Today, we install an app on our mobile phone using the app stores available for each operating system. This process allows us to find our favorite apps and companies, like Apple and Google, use this model to make money.
The mobile apps appeared with the intention of adding functionalities to a mobile phone. Apps work more closely to the hardware, so it’s more easy to do software that uses things like GPS, Blueototh, NFC, Accelerometer, etc. This provides rich applications to users and better user experience in detriment of using a browser. However, in the last few years, the web browsers and web technologies (like JS frameworks) evolved a lot!
The Progressive Web Apps (PWA’s) appear in this context. Basically consists on Rich Web Apps with the functionalities of the mobile devices. In a simple way, imagine an Web App with GPS or bluetooth functionalities… Today, web browsers doesn’t show only websites, they show rich apps that can be even more rich with some of the features of PWA’s.
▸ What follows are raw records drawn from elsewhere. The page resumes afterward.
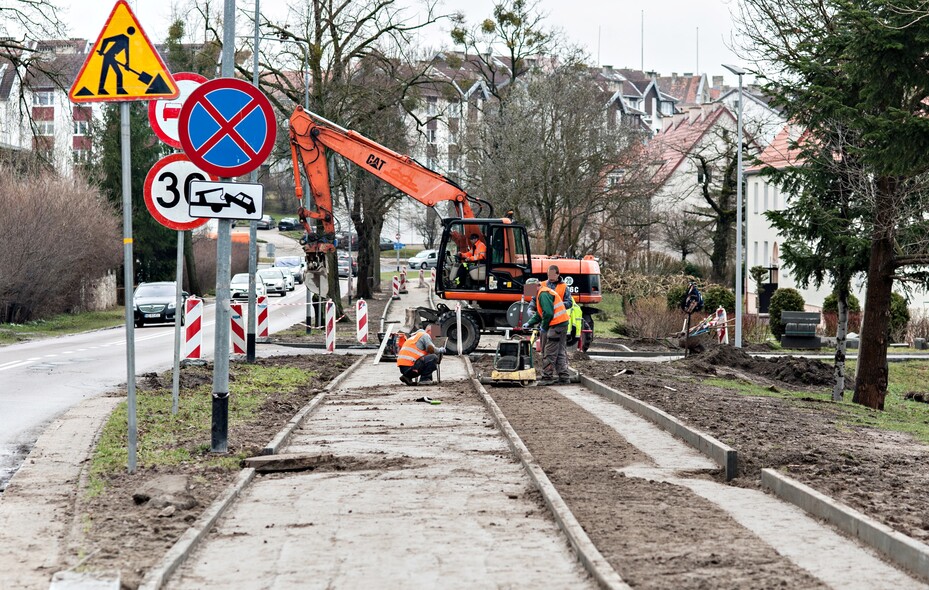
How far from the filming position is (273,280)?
232 feet

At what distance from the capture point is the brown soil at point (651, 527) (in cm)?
679

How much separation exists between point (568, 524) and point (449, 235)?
67.7 feet

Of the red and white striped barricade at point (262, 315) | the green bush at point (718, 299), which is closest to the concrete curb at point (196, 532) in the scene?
the red and white striped barricade at point (262, 315)

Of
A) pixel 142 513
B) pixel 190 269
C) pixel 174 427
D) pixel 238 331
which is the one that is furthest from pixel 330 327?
pixel 190 269

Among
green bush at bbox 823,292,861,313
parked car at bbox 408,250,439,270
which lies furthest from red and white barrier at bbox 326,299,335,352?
parked car at bbox 408,250,439,270

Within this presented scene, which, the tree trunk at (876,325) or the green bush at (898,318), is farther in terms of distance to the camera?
the green bush at (898,318)

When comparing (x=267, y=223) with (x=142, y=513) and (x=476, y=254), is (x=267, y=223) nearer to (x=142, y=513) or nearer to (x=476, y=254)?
(x=476, y=254)

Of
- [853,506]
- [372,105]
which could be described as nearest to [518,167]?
[372,105]

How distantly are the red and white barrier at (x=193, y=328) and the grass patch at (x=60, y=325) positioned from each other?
588 inches

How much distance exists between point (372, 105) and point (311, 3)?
4.11m

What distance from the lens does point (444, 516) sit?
8680mm

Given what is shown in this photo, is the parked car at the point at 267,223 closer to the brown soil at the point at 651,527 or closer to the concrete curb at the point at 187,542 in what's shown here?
the brown soil at the point at 651,527

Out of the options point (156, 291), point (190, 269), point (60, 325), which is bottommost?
point (60, 325)

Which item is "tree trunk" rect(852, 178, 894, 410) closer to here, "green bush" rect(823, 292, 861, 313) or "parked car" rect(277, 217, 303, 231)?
"green bush" rect(823, 292, 861, 313)
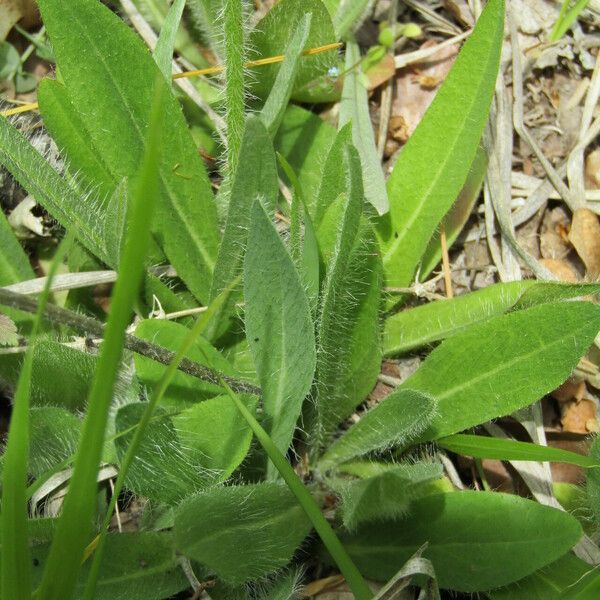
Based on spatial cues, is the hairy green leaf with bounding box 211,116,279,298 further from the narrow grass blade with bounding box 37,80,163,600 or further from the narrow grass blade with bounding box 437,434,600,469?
the narrow grass blade with bounding box 437,434,600,469

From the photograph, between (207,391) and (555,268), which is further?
(555,268)

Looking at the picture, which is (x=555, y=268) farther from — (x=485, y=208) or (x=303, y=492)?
(x=303, y=492)

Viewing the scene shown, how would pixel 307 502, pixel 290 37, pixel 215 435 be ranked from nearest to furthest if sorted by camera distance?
1. pixel 307 502
2. pixel 215 435
3. pixel 290 37

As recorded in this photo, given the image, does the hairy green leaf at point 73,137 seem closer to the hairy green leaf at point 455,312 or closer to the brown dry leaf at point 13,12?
the brown dry leaf at point 13,12

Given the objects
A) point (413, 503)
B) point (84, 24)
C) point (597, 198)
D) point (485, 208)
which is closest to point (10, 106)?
point (84, 24)

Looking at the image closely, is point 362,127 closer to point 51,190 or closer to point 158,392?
point 51,190

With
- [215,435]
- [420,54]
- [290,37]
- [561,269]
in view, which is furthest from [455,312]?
[420,54]

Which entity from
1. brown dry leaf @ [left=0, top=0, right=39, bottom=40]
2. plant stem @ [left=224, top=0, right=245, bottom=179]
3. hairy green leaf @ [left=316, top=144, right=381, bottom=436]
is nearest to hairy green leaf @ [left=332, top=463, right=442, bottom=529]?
hairy green leaf @ [left=316, top=144, right=381, bottom=436]
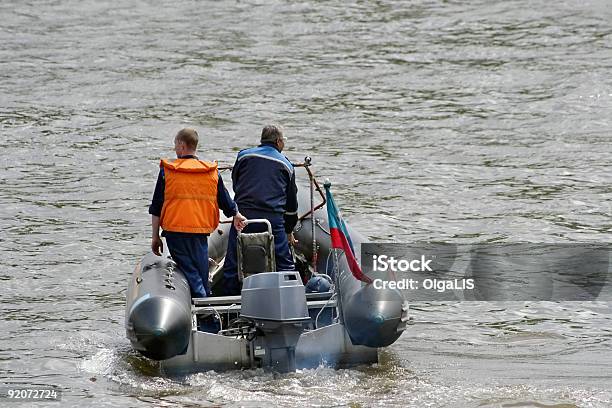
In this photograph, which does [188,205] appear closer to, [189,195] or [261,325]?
[189,195]

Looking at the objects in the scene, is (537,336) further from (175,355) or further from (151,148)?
(151,148)

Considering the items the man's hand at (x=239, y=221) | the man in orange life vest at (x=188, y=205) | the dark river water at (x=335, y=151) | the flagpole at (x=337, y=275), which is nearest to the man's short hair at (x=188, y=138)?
the man in orange life vest at (x=188, y=205)

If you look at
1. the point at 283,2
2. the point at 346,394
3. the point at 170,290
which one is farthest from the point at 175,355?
the point at 283,2

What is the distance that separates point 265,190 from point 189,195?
2.22ft

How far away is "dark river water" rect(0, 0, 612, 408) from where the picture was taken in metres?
8.44

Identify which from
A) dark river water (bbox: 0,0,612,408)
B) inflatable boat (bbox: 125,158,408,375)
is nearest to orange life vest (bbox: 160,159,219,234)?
inflatable boat (bbox: 125,158,408,375)

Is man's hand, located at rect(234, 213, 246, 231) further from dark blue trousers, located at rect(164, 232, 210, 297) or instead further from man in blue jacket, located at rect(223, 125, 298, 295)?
man in blue jacket, located at rect(223, 125, 298, 295)

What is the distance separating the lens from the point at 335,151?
15711 mm

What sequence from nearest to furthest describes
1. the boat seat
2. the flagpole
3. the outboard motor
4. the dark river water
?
the outboard motor → the flagpole → the dark river water → the boat seat

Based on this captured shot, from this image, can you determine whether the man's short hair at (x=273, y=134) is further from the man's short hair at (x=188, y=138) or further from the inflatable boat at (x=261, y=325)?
the inflatable boat at (x=261, y=325)

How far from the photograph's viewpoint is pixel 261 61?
19844 mm

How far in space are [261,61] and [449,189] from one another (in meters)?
6.49

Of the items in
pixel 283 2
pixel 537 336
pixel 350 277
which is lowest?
pixel 537 336

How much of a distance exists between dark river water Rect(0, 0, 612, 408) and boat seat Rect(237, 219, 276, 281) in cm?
95
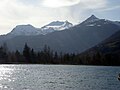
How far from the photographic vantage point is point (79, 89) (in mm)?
85812

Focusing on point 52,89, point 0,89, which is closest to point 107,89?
point 52,89

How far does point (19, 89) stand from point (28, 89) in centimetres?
243

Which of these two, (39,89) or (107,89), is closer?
(39,89)

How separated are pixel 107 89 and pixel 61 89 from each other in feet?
45.9

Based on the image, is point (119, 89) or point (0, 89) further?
point (119, 89)

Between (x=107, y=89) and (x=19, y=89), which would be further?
(x=107, y=89)

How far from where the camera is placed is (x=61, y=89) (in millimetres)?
84500

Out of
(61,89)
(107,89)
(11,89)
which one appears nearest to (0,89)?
(11,89)

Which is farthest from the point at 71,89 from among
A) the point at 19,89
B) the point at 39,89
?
the point at 19,89

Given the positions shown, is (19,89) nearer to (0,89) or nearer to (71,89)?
(0,89)

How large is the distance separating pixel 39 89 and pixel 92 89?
50.1 feet

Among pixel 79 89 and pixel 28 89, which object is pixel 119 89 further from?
pixel 28 89

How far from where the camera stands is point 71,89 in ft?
280

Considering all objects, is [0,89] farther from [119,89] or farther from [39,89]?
[119,89]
PWA’s could be the next big thing on web development. It could redefine the way we use mobile apps and the way we explore the web.
Nowadays a company that pretends to offer a complete software solution has to worry to hire specific resources to accomplish the mobile and web developments. Beyond this, the server API’s also may need to adapt to each client component. On this situation, companies has to hire different specialists to accomplish the all solution. This means more money and more time to market. The PWA’s tries to minimize this problem. In a simple way, you develop one time, and the solution will work on any kind of device. It is an website which may have app features. On this way you only need one team to build all the client solution.
Another advantage consists on the installation process of a mobile app. Today, a user must take some steps before start using the app: go to the app store, search by the app, install, authorization to install… All this steps has the consequence of loss of potential users. Every Step Costs You 20% of Users
PWA’s can also minimize this. You use a PWA like a webpage access, so you don’t need to access to an app store. Also, we do not have to worry about updates to each application anymore.
Today, a user visits an average of 100 unique sites per month, but spends 10 times less on a site than an app. However, the time spent on apps is only done on the same 3 or 4 apps. PWA’s try to bring together the best of both worlds, users spending more time on the app (such as mobile apps) and easier access to more apps (just like traditional websites).
In technical terms, the role of the Service Worker is the hallmark of this new standard of development.
Currently, not all browsers support Service Worker. However, everything indicates that it is a matter of time. Chrome, Firefox or Opera are some of the browsers that already support this technology. Support for Microsoft’s Edge is under development and there are already some indications that Apple supports technology in Safari.
Some features of PWA’s are:
- Compatible with any device. (as long as the browser supports it)
- Fast loading! (probably at first load may be a bit slower if compared to a native application)
- It is responsive and so adapts to any screen.
- Native appearance. “Same as an app… “
- No installation required. (And you can add a “link” to your smartphone’s home screen, simulating access to current mobile apps)
- Works Off-Line! (Thanks to Service Worker)
Resistance to Change
There seems to be only advantages with PWA’s, but for mobile application mediators it may not be very enjoyable to end up with their stores. Nowadays, the stores bring a lot of money to Google and Apple. With PWA’s, new business models will have to be introduced…
There are already many applications with PWA technology. Some examples can be seen at this link: https://pwa.rocks.
Google currently has a site that helps you understand PWAs in more detail. It’s interesting to see the investment that Google makes in trying to steer the market to this new standard. Even when this seems to go against the Android application store. On the other hand, it could be a bet on cloud services (like Firebase) to deploy your PWA’s.
Personally, I am very interested in this area. I always liked watching the evolution of the web and I’ve always been curious about the mobile. I did not deepen on mobile development because if I’m going to develop some app, I would have to launch one version to all systems. I would have to invest a lot of time, to build one app to different systems and I wouldn’t be good on any of them. Although later discovering solutions like Ionic, I ended up not having the opportunity to invest the time that I would want in this type of frameworks.
This was a little introduction to PWA’s. I hope you like.